==== DATASET EXCERPTS
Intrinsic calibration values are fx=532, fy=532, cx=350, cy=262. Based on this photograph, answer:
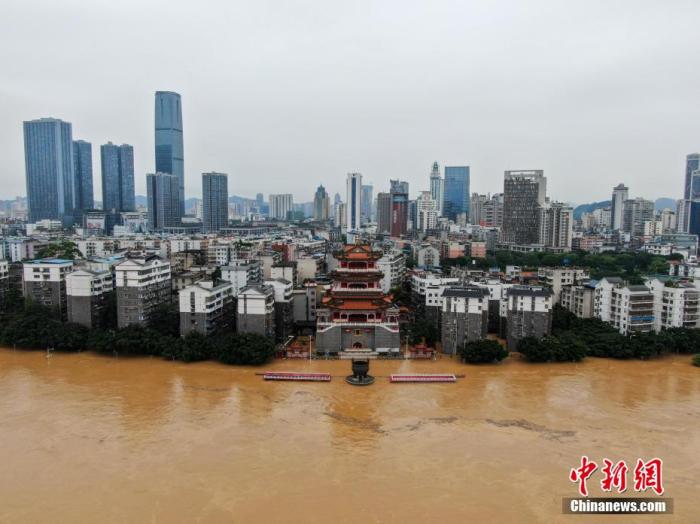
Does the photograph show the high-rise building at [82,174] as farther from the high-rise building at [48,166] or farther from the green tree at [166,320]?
the green tree at [166,320]

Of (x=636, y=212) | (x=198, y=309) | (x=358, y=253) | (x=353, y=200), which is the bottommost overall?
(x=198, y=309)

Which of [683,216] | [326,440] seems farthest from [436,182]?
[326,440]

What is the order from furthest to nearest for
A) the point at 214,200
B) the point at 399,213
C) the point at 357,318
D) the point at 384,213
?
the point at 214,200 < the point at 384,213 < the point at 399,213 < the point at 357,318

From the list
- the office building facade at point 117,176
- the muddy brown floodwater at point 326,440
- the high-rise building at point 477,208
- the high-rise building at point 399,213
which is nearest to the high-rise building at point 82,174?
the office building facade at point 117,176

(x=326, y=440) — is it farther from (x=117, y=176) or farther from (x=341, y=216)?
(x=117, y=176)

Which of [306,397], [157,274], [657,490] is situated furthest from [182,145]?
[657,490]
========
THE EXERCISE :: Swap every "high-rise building" in the lines above for "skyscraper" and reproduce all of the lines otherwise unchanged. Leave the pictures out.

RESULT ::
Intrinsic calibration values are fx=532, fy=532, cx=350, cy=262. Based on this photograph, answer:
Does the photograph show the skyscraper at [82,174] as farther from the skyscraper at [48,166] or farther from the green tree at [166,320]?
the green tree at [166,320]

Of (x=636, y=212) | (x=198, y=309) | (x=358, y=253) | (x=353, y=200), which is the bottommost overall?
(x=198, y=309)

Which of [683,216] | [326,440] seems farthest from [436,182]?
[326,440]

What is the order from furthest to nearest for
A) the point at 214,200
B) the point at 399,213
C) the point at 357,318
D) the point at 384,213
?
the point at 214,200 < the point at 384,213 < the point at 399,213 < the point at 357,318

From the list
- the office building facade at point 117,176
- the muddy brown floodwater at point 326,440
- the skyscraper at point 477,208
- the skyscraper at point 399,213
which is nearest to the skyscraper at point 82,174?
the office building facade at point 117,176

(x=326, y=440) — is it farther from (x=117, y=176) or farther from (x=341, y=216)?
(x=117, y=176)

Which of [306,397], [157,274], [657,490] is situated furthest from [182,145]?
[657,490]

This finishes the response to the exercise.